La rencontre avec Dieu n’est pas ici l’affaire du passé mais du présent.

Veiller c’est choisir de se rendre disponible aux appels de Dieu qui surgissent dans nos vies.
Puissions-nous savoir dégager des espaces de disponibilité dans nos quotidiens qui peuvent-être surchargés.
Puissions-nous nous laisser surprendre et nous apprêter à chaque fois qu’une voix intérieure, dans notre nuit, convoque notre compassion et notre tendresse pour l’amour du prochain.

Ça arrive chaque jour. Là où nous vivons. Souvent, moi, je rate ces rendez-vous.
Ce n’est pas évident. C’est exigeant. C’est l’Évangile. Ça vaut le coup.

Hier, avec les jeunes qui ont participé au week-end franciscain, nous avons pu entendre plusieurs veilleurs nous témoigner des lieux de rencontre avec Dieu dans leur vie quotidienne, et comment ils
continuent chacun d’être attentifs à ses appels.

Des frères franciscains nous ont dit que leur façon d’être en relation dans le monde du travail interrogeait leurs collègues.

Un couple nous a partagé qu’une fonction d’autorité professionnelle peut être vécue avec un profond respect des personnes. Qu’il est possible de considérer chacun. De s’intéresser au personnel de ménage comme aux responsables.
Ils nous ont rappelé que nous avons tous notre propre vocation de chrétien et notre rôle à jouer.

Chez nos sœurs clarisses de Poligny nous avons fait l’expérience d’une fécondité par l’accueil qu’elles nous ont offert, et par la façon dont elles portent les soucis du monde dans la prière.

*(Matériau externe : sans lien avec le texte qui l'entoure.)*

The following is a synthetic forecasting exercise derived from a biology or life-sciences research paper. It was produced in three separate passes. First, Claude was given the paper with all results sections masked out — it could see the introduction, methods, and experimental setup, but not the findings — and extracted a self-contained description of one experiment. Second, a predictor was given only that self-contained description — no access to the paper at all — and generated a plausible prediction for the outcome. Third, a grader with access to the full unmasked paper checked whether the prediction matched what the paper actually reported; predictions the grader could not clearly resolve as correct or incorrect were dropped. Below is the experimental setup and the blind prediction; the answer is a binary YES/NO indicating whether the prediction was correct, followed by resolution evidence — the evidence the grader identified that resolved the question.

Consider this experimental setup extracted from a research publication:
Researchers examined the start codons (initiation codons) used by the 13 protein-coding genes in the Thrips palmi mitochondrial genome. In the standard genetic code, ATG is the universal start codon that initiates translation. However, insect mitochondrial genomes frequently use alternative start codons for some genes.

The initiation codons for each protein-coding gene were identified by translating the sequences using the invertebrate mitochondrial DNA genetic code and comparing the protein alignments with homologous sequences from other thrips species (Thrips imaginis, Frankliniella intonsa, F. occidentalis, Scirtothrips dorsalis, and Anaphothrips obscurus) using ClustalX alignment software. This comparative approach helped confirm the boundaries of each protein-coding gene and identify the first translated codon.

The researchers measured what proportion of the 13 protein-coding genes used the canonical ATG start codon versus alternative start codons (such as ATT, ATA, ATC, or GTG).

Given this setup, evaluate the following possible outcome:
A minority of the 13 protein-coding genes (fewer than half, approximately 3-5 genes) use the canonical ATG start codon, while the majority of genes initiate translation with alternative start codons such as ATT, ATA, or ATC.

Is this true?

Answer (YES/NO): NO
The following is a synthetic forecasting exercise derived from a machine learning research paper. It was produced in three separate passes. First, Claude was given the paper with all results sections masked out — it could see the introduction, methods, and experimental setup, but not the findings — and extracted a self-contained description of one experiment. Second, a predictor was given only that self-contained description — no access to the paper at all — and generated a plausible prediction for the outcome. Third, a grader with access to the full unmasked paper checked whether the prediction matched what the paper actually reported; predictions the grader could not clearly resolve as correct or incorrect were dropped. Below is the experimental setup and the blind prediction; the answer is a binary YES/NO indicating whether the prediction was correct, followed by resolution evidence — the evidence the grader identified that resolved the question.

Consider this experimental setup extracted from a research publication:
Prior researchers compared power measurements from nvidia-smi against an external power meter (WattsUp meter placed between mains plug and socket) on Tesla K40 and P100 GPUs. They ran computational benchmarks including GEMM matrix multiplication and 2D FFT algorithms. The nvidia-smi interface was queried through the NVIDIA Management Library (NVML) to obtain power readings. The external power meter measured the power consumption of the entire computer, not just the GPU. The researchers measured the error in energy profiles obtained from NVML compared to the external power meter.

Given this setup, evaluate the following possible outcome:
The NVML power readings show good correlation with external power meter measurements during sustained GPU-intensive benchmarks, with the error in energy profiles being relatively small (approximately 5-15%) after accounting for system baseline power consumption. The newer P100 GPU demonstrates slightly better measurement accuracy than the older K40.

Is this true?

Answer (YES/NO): NO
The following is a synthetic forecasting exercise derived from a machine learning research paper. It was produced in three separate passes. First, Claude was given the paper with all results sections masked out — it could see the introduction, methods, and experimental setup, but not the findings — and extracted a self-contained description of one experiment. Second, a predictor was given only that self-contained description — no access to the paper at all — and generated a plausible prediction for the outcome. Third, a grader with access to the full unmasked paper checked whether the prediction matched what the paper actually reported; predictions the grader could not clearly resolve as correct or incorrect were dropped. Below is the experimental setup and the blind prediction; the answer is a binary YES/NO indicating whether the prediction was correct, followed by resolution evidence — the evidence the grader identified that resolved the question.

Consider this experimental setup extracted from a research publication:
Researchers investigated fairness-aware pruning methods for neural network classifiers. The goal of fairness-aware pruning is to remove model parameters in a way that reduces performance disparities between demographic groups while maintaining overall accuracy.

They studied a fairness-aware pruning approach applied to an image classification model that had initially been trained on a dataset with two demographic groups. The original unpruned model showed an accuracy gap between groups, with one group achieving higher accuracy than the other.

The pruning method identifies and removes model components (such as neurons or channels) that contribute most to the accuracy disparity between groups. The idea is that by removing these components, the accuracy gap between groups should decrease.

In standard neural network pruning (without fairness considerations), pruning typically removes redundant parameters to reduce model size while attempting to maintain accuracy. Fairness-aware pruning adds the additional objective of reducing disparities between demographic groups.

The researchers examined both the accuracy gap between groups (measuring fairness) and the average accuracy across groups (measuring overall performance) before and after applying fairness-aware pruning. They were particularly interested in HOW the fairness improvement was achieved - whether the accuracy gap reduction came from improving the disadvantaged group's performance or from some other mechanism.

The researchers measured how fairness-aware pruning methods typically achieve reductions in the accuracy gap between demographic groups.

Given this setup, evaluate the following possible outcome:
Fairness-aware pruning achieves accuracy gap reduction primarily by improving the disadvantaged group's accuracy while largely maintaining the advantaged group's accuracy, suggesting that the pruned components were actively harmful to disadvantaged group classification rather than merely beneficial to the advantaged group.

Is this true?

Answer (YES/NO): NO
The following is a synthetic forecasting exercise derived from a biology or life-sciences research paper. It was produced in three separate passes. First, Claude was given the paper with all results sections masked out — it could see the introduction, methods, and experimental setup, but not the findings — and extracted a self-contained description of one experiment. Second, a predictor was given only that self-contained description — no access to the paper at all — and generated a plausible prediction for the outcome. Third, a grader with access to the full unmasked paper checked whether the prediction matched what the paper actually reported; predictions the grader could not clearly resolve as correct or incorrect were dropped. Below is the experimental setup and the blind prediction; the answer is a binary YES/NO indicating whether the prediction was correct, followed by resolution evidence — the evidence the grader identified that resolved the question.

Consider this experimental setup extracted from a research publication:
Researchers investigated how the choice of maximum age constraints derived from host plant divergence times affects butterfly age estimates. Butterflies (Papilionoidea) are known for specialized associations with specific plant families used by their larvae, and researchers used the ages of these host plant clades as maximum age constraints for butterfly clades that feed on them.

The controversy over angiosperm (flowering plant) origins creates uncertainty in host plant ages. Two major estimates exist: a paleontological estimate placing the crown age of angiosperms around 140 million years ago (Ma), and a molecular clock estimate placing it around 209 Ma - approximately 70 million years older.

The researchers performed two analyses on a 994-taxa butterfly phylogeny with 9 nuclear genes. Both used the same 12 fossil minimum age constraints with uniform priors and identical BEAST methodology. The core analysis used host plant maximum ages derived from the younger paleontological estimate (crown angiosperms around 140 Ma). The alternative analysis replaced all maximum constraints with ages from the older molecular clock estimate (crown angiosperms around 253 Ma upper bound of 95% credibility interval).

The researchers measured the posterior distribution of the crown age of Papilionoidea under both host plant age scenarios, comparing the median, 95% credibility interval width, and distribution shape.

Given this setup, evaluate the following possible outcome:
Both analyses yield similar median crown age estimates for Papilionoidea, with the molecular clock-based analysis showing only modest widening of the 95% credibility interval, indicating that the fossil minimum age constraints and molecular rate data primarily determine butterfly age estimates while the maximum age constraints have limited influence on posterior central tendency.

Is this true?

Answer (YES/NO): NO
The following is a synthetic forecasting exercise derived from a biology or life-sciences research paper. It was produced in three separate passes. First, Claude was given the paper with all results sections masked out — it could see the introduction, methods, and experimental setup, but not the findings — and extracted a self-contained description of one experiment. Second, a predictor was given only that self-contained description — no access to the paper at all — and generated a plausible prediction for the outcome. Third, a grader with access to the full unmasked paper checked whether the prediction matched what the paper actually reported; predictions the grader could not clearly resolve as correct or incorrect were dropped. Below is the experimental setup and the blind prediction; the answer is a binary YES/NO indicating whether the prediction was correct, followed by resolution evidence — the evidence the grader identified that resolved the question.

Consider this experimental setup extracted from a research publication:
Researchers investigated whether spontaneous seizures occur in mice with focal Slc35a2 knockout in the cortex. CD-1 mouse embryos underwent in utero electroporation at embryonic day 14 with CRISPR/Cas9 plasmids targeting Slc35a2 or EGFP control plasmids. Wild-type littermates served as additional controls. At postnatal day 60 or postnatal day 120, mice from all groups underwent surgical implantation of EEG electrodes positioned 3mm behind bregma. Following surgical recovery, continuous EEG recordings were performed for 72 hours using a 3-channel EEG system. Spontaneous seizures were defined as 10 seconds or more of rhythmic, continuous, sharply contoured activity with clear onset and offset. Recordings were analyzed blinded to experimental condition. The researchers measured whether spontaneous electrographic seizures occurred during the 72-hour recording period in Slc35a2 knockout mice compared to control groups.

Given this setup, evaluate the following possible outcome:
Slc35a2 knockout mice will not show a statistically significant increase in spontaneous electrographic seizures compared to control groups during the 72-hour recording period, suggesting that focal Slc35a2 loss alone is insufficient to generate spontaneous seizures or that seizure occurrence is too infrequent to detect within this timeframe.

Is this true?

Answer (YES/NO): YES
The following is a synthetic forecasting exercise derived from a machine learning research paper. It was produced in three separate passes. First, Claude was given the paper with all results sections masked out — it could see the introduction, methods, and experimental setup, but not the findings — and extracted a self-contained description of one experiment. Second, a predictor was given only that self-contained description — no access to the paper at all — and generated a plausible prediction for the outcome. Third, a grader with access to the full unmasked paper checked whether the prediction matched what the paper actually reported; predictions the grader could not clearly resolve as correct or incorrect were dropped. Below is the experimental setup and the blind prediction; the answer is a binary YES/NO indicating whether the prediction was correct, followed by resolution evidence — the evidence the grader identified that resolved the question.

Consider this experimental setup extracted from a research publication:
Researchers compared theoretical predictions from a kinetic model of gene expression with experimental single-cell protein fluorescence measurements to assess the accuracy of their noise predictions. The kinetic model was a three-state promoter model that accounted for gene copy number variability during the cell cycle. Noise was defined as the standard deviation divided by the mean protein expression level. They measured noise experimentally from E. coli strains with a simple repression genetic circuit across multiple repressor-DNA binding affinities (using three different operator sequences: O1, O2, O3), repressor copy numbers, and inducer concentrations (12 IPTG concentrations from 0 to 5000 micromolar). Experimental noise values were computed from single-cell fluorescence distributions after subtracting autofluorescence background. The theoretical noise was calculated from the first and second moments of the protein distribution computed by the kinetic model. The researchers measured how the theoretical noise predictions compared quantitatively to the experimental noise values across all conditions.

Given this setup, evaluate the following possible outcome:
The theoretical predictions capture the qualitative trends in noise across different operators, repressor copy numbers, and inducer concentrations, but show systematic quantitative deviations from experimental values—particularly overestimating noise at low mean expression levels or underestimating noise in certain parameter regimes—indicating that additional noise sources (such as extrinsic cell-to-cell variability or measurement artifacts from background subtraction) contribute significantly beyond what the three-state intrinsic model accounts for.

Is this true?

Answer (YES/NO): NO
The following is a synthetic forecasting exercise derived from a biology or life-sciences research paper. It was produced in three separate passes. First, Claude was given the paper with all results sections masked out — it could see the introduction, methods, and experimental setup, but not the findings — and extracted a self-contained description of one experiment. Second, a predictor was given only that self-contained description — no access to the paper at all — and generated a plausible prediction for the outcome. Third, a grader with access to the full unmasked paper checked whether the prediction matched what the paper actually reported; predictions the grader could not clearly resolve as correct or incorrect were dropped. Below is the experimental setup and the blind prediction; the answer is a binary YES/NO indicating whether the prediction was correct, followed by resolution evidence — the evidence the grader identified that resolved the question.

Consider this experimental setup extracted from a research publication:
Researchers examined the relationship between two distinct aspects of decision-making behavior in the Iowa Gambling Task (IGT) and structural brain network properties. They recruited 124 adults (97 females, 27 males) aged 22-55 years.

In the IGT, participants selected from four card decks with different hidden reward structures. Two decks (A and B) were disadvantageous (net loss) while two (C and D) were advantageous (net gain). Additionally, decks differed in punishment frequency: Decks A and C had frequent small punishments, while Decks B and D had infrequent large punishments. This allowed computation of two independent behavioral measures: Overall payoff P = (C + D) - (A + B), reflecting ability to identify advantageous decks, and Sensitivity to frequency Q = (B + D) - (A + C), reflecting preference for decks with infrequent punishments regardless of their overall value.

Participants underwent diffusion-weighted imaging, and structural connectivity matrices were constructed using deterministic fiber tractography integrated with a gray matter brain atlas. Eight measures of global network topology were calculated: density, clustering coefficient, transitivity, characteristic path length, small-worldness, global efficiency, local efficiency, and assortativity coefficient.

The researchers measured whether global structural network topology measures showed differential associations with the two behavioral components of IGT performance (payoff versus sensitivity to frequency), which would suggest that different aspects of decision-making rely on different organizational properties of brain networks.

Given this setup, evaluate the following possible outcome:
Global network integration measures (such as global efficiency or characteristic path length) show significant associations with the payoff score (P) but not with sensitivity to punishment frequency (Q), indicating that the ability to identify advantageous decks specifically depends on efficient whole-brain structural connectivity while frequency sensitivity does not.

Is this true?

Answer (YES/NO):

Ces témoignages nous ont ouvert sur des lieux, parfois très difficiles, parfois beaux et simples, dans lesquels nous pouvons essayer d’entrer pour devenir davantage des vivants en Dieu.

Dieu ne se lasse pas de compter sur notre présence pour se donner au monde à travers ce que nous avons d’unique, par des actes et des paroles que personne ne pourrait prononcer à notre
place.

Le Royaume de Dieu dont nous parle Jésus est comparable… à celles et ceux qui répondent à son invitation en engageant leur responsabilité au quotidien. Dans la foi, ils donnent Dieu au monde, à temps et à contretemps, par des grands et des plus petits gestes posés avec amour.